→ DATA SUPPLIED:
━━━━

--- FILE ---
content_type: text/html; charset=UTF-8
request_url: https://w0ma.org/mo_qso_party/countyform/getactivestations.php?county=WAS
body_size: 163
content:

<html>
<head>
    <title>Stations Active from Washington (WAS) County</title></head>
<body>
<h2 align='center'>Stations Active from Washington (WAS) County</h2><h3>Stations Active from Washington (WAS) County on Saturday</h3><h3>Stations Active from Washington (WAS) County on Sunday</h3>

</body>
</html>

━━━━

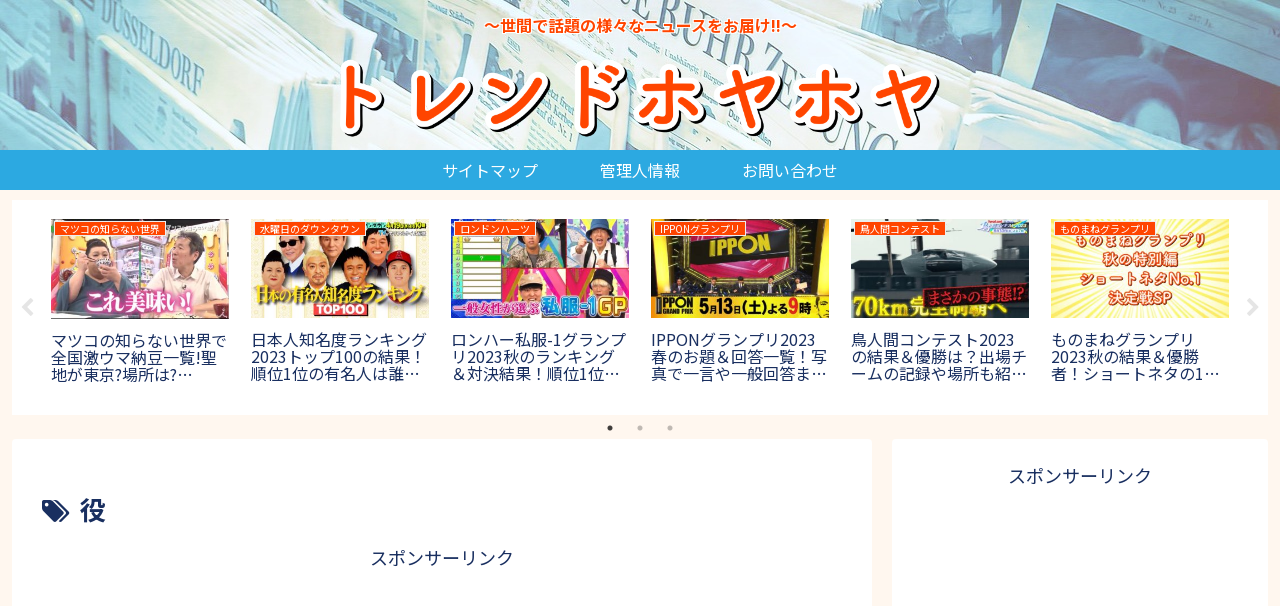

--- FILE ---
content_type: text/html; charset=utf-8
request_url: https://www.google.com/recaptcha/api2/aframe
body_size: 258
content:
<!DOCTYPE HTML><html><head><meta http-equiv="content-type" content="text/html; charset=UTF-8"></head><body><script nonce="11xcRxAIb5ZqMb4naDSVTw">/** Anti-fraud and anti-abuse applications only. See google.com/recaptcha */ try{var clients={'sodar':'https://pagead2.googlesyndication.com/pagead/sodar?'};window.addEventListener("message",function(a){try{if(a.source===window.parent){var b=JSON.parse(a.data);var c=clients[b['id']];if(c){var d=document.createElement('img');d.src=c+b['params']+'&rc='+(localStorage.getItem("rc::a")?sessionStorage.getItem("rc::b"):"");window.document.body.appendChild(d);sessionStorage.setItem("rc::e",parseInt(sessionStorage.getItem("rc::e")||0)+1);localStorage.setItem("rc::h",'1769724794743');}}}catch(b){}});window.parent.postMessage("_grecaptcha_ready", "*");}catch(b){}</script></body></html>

━━━━

→ WHAT THE TASK ASKS:
Go through the records line by line, and copy each line that holds the string "from".

→ EXERCISE RESULT:
    <title>Stations Active from Washington (WAS) County</title></head>
<h2 align='center'>Stations Active from Washington (WAS) County</h2><h3>Stations Active from Washington (WAS) County on Saturday</h3><h3>Stations Active from Washington (WAS) County on Sunday</h3>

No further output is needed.